[ONNX Attention] Follow-up: causal+softcap ordering, defensive assertion, and backend test filter cleanup

## Context

These are non-blocking suggestions from @tianleiwu's [approval review](https://github.com/microsoft/onnxruntime/pull/27992#pullrequestreview-4166405907) on PR #27992. Tracked as follow-up work under the parent issue #27516.

**Note:** PR #28198 adds a new GQA unfused attention path with FP32 QK accumulation (`gqa_unfused_attention.cu`). Items 1 and 2 below may also need to be applied to that new path, which has its own softmax kernel handling causal masking and softcap.

---

## Item 1 — Causal mask ordering with softcap

**File:** `onnxruntime/contrib_ops/cuda/bert/attention_impl.cu` (~line 844)
**Review comment:** https://github.com/microsoft/onnxruntime/pull/27992#discussion_r3134212822
**Also consider:** The GQA unfused kernel in PR #28198 (`gqa_unfused_attention.cu`) has its own softmax implementation that applies causal masking. Verify whether the same ordering concern applies there.

In the `has_softcap && has_bias` branch, `ComputeSoftmax` applies `is_unidirectional` causal masking *after* softcap.
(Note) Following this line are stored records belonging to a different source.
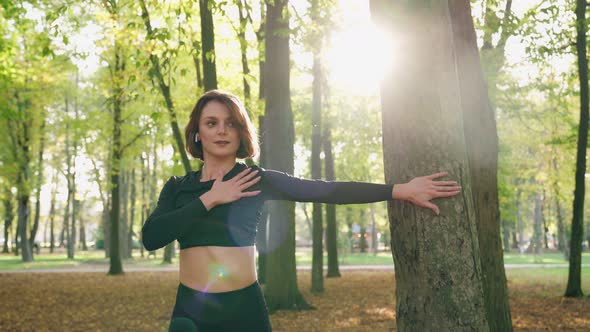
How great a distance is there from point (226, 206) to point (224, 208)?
15 millimetres

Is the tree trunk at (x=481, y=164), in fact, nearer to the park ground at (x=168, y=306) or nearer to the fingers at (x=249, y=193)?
the park ground at (x=168, y=306)

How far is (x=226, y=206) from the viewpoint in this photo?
2.79m

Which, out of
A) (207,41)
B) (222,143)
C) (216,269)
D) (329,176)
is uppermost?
(207,41)

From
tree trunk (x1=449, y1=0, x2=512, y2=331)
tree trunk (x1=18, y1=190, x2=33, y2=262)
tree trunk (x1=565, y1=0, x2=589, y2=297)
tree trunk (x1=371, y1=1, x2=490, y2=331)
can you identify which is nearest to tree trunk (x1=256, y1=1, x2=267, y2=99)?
tree trunk (x1=449, y1=0, x2=512, y2=331)

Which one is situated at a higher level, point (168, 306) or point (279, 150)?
point (279, 150)

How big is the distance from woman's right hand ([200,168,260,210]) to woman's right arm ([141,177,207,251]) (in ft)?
0.15

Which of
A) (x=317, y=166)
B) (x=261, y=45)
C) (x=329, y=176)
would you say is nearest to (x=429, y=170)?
(x=261, y=45)

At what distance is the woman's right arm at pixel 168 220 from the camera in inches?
106

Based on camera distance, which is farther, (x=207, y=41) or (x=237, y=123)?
(x=207, y=41)

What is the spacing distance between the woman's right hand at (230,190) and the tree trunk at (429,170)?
34.6 inches

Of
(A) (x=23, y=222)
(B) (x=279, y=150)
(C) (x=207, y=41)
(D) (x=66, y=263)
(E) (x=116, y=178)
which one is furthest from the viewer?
(D) (x=66, y=263)

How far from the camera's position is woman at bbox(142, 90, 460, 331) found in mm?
2725

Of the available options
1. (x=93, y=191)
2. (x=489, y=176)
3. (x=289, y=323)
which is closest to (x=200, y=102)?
(x=489, y=176)

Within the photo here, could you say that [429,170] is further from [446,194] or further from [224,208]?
[224,208]
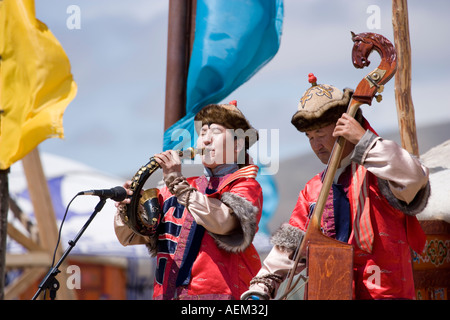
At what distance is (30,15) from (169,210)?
297 centimetres

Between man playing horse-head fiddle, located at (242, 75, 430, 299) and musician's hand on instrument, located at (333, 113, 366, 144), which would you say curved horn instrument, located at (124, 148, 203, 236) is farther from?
musician's hand on instrument, located at (333, 113, 366, 144)

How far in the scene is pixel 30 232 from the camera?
8172 millimetres

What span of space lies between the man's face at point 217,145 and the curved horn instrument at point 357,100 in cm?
71

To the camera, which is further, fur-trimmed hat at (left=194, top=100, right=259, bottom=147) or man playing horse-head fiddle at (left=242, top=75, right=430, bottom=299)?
fur-trimmed hat at (left=194, top=100, right=259, bottom=147)

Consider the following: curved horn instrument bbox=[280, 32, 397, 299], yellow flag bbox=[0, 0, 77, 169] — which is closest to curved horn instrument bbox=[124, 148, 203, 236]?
curved horn instrument bbox=[280, 32, 397, 299]

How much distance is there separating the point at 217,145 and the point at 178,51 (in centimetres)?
140

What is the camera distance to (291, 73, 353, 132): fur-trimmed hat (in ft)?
8.52

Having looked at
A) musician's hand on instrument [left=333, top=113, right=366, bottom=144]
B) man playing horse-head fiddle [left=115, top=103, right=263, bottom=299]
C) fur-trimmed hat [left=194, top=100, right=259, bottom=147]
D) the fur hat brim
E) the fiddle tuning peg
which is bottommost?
man playing horse-head fiddle [left=115, top=103, right=263, bottom=299]

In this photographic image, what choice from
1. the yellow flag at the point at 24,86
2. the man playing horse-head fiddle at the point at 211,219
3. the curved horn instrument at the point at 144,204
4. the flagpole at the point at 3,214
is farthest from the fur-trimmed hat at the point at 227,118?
the flagpole at the point at 3,214

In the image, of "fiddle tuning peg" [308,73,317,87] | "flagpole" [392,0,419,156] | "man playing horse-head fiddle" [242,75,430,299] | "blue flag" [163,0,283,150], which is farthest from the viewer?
"flagpole" [392,0,419,156]

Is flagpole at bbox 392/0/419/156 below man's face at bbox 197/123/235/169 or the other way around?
the other way around

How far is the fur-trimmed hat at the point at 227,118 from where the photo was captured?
3086mm

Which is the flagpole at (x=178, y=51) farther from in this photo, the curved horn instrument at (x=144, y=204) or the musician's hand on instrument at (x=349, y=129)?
the musician's hand on instrument at (x=349, y=129)
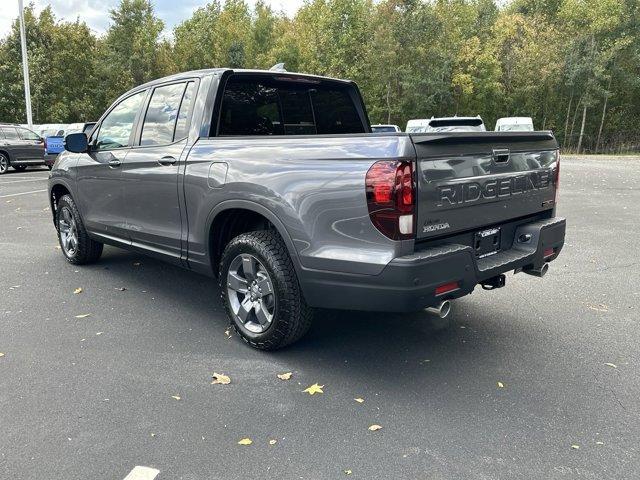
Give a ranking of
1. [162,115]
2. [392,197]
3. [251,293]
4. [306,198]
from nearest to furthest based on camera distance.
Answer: [392,197] < [306,198] < [251,293] < [162,115]

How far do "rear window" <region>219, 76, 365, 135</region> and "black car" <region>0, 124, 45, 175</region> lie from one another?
1713 centimetres

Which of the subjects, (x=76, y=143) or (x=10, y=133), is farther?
(x=10, y=133)

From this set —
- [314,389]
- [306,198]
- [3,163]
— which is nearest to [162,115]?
[306,198]

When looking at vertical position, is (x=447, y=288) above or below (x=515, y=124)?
below

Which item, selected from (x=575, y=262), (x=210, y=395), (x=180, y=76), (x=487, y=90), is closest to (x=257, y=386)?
(x=210, y=395)

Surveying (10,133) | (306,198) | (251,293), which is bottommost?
(251,293)

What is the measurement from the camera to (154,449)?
2.75 m

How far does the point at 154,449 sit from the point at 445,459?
4.73ft

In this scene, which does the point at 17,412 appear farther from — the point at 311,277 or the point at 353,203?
the point at 353,203

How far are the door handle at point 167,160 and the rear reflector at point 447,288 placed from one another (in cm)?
231

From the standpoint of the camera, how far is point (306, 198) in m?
3.32

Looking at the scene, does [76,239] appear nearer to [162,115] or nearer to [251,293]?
[162,115]

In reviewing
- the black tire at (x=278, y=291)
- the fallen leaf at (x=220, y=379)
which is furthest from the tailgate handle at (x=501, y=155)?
the fallen leaf at (x=220, y=379)

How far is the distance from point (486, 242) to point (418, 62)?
3734 centimetres
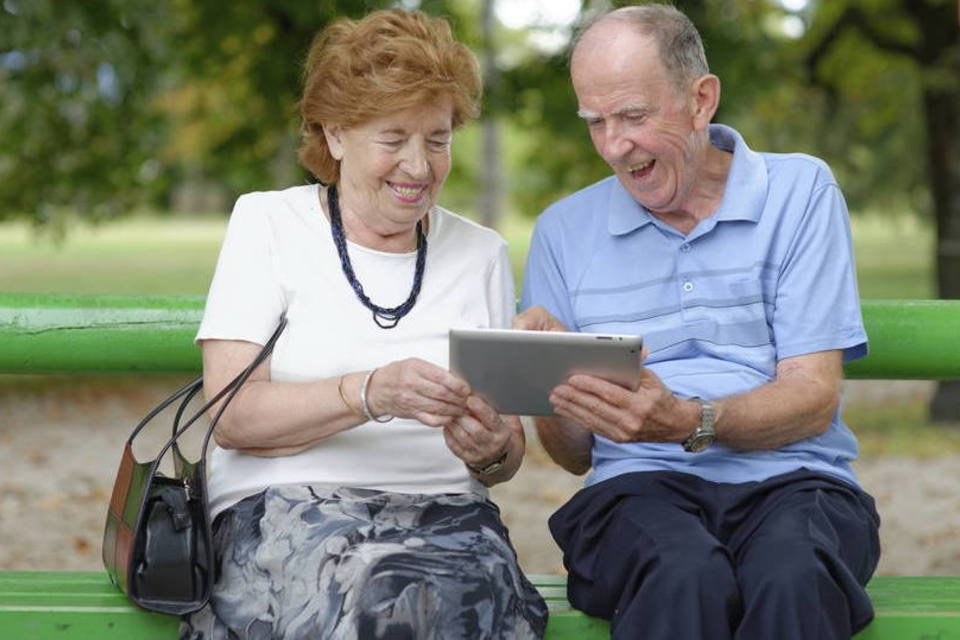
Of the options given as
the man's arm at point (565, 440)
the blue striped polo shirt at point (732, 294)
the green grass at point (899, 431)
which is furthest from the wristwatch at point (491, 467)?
the green grass at point (899, 431)

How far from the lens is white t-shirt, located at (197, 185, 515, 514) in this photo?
344 cm

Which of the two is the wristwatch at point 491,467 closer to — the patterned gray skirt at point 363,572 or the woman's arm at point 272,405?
the patterned gray skirt at point 363,572

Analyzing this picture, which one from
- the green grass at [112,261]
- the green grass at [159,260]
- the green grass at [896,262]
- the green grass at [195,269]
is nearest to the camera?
the green grass at [195,269]

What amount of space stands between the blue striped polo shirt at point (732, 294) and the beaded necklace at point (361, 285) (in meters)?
0.28

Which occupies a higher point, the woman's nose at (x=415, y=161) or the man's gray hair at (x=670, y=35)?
the man's gray hair at (x=670, y=35)

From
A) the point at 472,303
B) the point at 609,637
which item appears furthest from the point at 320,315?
the point at 609,637

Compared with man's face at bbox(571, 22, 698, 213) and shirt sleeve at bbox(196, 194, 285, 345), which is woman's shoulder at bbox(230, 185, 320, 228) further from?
man's face at bbox(571, 22, 698, 213)

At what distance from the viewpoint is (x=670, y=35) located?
11.7 feet

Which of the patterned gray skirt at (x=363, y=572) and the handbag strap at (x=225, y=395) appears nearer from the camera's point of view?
the patterned gray skirt at (x=363, y=572)

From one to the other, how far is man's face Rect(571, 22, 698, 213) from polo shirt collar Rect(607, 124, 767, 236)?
72 mm

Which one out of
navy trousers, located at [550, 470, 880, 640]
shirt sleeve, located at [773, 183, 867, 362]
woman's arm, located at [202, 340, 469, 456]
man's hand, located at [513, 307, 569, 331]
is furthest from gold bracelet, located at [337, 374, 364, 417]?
shirt sleeve, located at [773, 183, 867, 362]

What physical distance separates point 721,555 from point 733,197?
33.0 inches

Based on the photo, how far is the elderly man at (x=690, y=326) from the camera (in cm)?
323

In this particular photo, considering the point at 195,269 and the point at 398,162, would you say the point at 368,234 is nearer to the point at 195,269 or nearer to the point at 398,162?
the point at 398,162
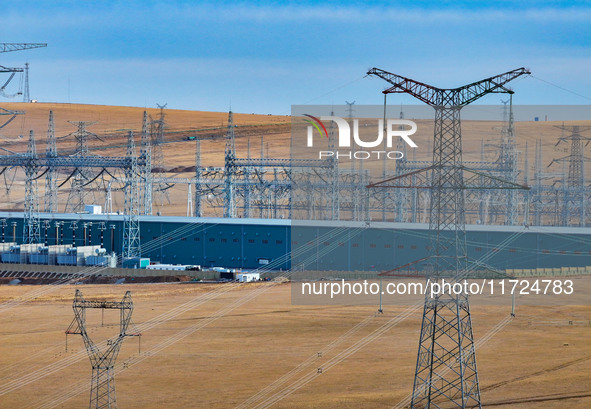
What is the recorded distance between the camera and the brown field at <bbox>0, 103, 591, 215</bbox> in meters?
102

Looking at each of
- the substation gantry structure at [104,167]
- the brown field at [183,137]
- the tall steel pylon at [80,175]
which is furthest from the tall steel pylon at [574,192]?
the tall steel pylon at [80,175]

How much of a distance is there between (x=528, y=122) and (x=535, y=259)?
9323 centimetres

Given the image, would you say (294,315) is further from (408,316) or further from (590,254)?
(590,254)

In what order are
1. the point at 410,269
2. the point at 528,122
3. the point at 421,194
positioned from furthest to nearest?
the point at 528,122, the point at 421,194, the point at 410,269

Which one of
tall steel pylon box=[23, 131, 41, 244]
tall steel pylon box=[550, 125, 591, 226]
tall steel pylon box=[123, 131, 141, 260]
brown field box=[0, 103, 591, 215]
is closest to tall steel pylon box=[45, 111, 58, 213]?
tall steel pylon box=[23, 131, 41, 244]

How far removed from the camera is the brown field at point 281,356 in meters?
23.5

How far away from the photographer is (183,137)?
12562cm

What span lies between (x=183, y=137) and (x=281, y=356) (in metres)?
100

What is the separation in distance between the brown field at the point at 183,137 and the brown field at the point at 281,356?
2186 inches

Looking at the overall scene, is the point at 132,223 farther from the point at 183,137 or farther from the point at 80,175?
the point at 183,137

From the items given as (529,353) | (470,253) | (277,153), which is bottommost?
(529,353)

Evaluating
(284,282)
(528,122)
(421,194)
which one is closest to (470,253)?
(284,282)

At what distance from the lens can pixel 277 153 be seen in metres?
115

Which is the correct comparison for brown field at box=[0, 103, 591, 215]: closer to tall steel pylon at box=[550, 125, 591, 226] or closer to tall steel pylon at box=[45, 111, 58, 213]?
tall steel pylon at box=[550, 125, 591, 226]
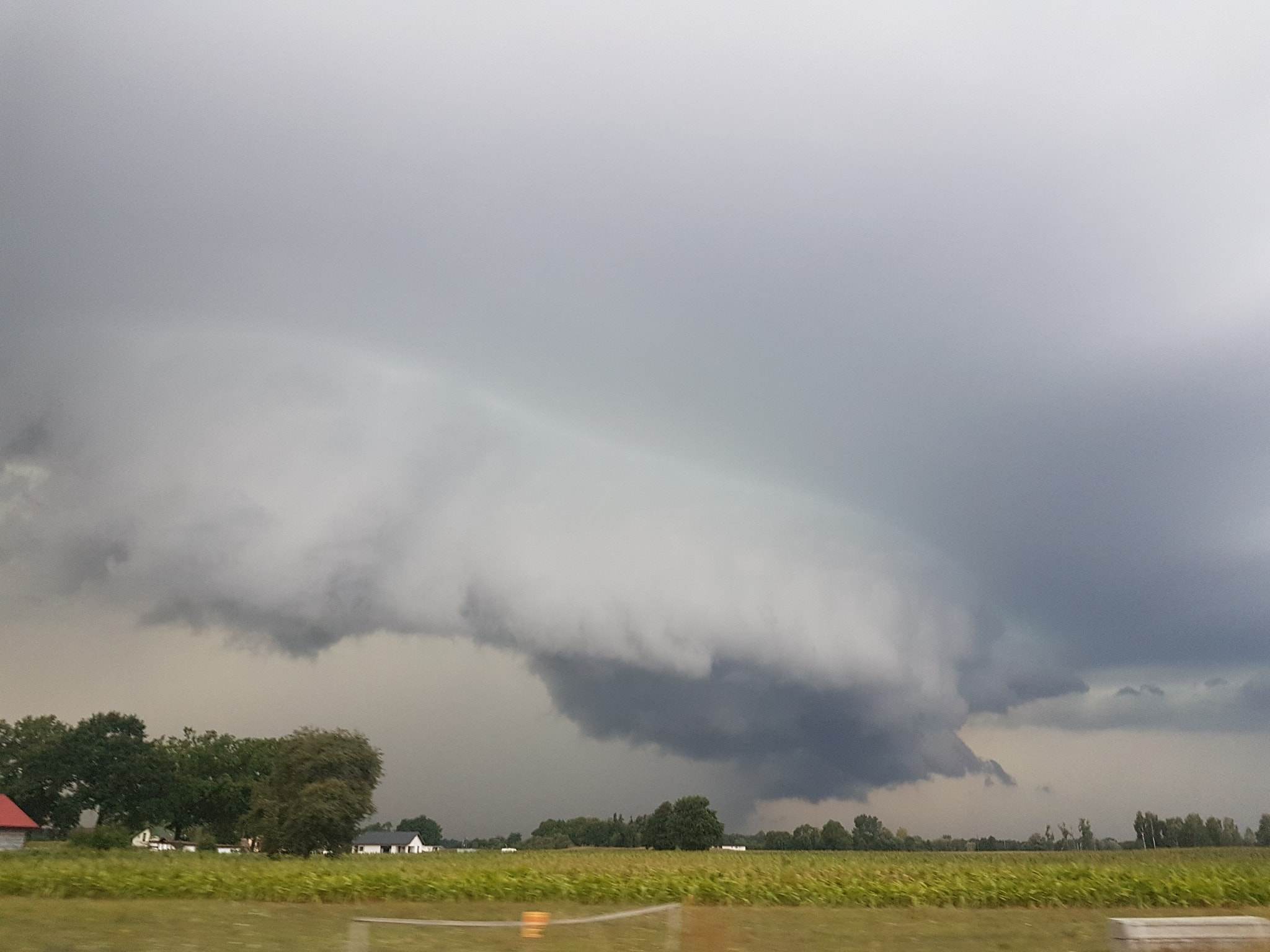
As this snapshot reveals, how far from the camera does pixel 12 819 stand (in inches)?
3524

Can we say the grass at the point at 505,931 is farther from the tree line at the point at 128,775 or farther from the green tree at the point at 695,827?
the green tree at the point at 695,827

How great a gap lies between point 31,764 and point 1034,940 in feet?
368

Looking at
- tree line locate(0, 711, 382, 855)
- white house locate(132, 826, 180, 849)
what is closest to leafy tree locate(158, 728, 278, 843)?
tree line locate(0, 711, 382, 855)

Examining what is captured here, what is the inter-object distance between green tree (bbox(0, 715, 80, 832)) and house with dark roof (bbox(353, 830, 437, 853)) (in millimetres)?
63681

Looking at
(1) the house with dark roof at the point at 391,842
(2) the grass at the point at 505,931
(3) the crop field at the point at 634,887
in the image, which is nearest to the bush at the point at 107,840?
(3) the crop field at the point at 634,887

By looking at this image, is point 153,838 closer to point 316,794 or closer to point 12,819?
point 12,819

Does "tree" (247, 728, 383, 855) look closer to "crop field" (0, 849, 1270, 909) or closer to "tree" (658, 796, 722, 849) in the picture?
"crop field" (0, 849, 1270, 909)

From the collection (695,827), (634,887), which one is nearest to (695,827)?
(695,827)

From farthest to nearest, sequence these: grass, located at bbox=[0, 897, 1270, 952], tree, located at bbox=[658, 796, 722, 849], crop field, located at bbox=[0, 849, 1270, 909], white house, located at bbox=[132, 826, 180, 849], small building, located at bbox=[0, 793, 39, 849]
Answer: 1. white house, located at bbox=[132, 826, 180, 849]
2. tree, located at bbox=[658, 796, 722, 849]
3. small building, located at bbox=[0, 793, 39, 849]
4. crop field, located at bbox=[0, 849, 1270, 909]
5. grass, located at bbox=[0, 897, 1270, 952]

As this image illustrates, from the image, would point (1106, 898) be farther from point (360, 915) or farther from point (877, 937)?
point (360, 915)

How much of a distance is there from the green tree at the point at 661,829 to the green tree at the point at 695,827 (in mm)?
364

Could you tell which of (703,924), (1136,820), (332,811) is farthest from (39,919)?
(1136,820)

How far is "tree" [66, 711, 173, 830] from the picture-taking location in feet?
346

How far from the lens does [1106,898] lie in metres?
36.9
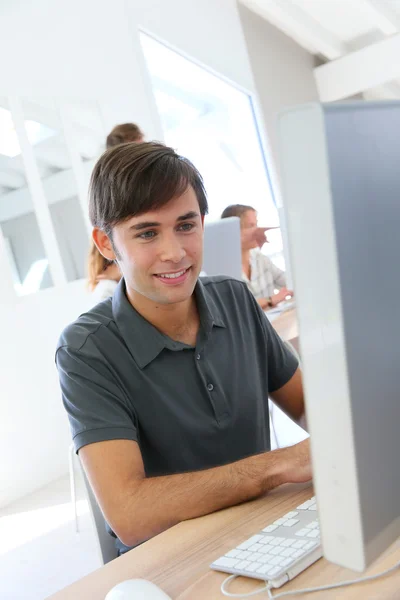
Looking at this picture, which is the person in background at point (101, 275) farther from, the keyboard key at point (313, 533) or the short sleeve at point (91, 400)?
the keyboard key at point (313, 533)

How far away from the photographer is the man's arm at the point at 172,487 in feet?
3.22

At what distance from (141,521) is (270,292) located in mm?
3197

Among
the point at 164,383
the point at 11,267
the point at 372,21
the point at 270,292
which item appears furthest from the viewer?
the point at 372,21

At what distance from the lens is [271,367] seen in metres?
1.39

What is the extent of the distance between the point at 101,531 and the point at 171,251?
1.57 ft

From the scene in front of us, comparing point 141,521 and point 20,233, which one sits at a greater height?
point 20,233

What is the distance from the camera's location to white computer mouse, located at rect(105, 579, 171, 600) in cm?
70

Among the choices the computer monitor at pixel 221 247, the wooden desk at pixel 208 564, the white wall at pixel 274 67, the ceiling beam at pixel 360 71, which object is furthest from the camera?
the ceiling beam at pixel 360 71

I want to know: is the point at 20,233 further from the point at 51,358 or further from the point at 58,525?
the point at 58,525

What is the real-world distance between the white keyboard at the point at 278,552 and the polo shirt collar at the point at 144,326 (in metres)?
0.40

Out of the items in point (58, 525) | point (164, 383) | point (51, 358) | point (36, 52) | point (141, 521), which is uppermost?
point (36, 52)

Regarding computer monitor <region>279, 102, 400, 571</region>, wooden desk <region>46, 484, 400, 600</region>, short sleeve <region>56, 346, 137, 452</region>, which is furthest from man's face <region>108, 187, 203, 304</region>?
computer monitor <region>279, 102, 400, 571</region>

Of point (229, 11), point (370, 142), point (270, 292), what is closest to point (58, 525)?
point (270, 292)

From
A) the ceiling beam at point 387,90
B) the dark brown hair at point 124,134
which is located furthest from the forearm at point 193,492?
the ceiling beam at point 387,90
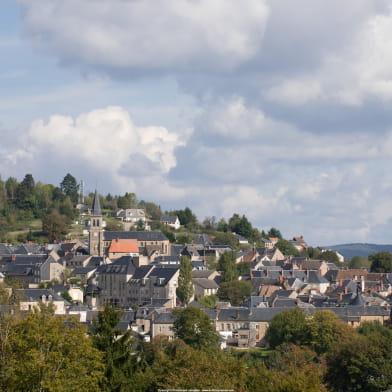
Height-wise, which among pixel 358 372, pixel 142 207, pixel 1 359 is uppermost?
pixel 142 207

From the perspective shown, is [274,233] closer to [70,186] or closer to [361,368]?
[70,186]

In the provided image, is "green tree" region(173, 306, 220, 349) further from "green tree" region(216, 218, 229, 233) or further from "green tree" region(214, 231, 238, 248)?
"green tree" region(216, 218, 229, 233)

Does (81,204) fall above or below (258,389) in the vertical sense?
above

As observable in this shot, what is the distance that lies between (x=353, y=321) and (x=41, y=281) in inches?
1647

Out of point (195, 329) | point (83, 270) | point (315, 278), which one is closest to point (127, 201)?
point (83, 270)

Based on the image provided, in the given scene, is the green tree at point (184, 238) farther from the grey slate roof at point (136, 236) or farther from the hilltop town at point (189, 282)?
the grey slate roof at point (136, 236)

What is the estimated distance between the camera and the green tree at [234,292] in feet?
344

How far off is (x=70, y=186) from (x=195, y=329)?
104396 millimetres

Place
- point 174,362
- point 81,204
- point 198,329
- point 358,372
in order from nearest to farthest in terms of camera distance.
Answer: point 174,362
point 358,372
point 198,329
point 81,204

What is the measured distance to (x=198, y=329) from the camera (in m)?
83.4

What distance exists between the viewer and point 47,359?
113 ft

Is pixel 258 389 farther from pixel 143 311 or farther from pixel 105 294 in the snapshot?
pixel 105 294

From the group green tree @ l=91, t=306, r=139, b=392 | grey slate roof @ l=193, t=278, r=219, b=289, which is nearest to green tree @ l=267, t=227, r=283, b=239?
grey slate roof @ l=193, t=278, r=219, b=289

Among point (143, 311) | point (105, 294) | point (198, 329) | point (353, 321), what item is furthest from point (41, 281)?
point (353, 321)
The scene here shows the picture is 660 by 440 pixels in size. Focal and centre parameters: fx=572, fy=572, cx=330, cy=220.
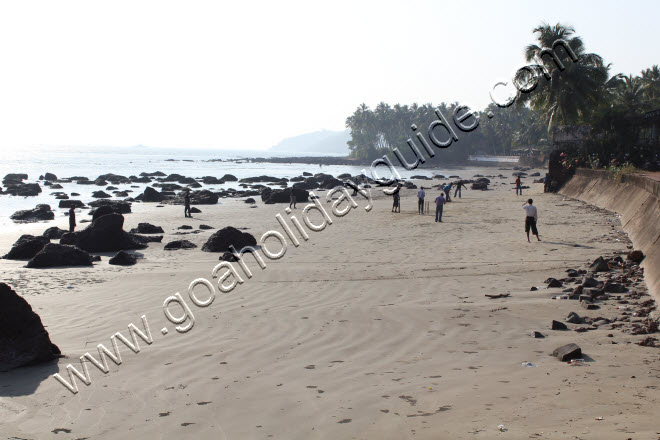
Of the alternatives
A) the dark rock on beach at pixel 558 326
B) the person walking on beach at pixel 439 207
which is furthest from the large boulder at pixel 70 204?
the dark rock on beach at pixel 558 326

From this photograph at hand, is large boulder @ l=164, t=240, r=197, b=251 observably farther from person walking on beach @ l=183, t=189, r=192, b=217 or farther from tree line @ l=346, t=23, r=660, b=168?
tree line @ l=346, t=23, r=660, b=168

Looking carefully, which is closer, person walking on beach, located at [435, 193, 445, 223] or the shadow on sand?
the shadow on sand

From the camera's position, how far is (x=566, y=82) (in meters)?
39.6

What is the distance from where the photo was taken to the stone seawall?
11.0 m

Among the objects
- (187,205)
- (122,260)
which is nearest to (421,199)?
(187,205)

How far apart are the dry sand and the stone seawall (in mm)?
1283

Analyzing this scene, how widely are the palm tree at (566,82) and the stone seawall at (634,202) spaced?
9574 millimetres

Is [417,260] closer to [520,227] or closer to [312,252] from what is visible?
[312,252]

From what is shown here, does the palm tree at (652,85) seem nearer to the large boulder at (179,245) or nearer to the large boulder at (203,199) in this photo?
the large boulder at (203,199)

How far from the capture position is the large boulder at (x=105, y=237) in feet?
60.6

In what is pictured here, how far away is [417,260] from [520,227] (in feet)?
24.6

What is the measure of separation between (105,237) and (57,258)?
3.15 m

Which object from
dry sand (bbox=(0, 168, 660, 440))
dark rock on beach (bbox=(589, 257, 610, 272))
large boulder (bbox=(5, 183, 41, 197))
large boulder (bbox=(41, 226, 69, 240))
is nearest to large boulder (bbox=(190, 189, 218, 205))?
large boulder (bbox=(41, 226, 69, 240))

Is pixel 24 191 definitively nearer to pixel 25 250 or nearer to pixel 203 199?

Under strict ONNX spec reading, the causal mask should be folded into the bias *before* softcap (causal positions get `-inf` then `softcap(tanh(-inf/sc)) = -sc`, a small but nonzero probability). The current code gives `softcap(QK)` then `-inf` then exact zero.

Current behavior matches `attention_ref` in the Python tests (which also applies causal after softcap), so cross-EP consistency is maintained and all tests pass.

**Action:** Add a TODO comment for future spec alignment if this distinction matters for model accuracy.

---

## Item 2 — Defensive assertion for raw attention mask

**File:** `onnxruntime/contrib_ops/cuda/bert/attention_impl.cu` (~line 830)
**Review comment:** https://github.com/microsoft/onnxruntime/pull/27992#discussion_r3134213888
**Also consider:** The GQA unfused path in PR #28198 routes through `RunGqaUnfusedAttention` in `attention.cc` and `UnfusedGqaAttention` in `group_query_attention_impl.cu`. Verify that these paths also cannot receive raw attention masks unexpectedly.

The `has_softcap && has_bias` branch bypasses `use_raw_attention_mask` and `ComputeSoftmaxWithMask1D` paths entirely. This is safe today because the ONNX domain converts all masks to `data.attention_bias` before calling `QkvToContext`. However, if contrib `MultiHeadAttention` ever adds softcap support (where `mask_index` can be set independently), this would silently drop the raw mask.

**Action:** Add `assert(!use_raw_attention_mask)` as a defensive guard against future misuse.

---

## Item 3 — Backend test filter cleanup

**File:** `onnxruntime/test/testdata/onnx_backend_test_series_filters.jsonc` (~line 50)
**Review comment:** https://github.com/microsoft/onnxruntime/pull/27992#discussion_r3134215163

Bool mask tests (`test_attention_4d_attn_mask_bool_cuda` and `_4d_cuda`) are still excluded with "may work now" TODOs. With PR #27992's changes (bool masks work via `ConvertAttnMaskToBias` in both MEA and unfused paths), these exclusions may no longer be necessary.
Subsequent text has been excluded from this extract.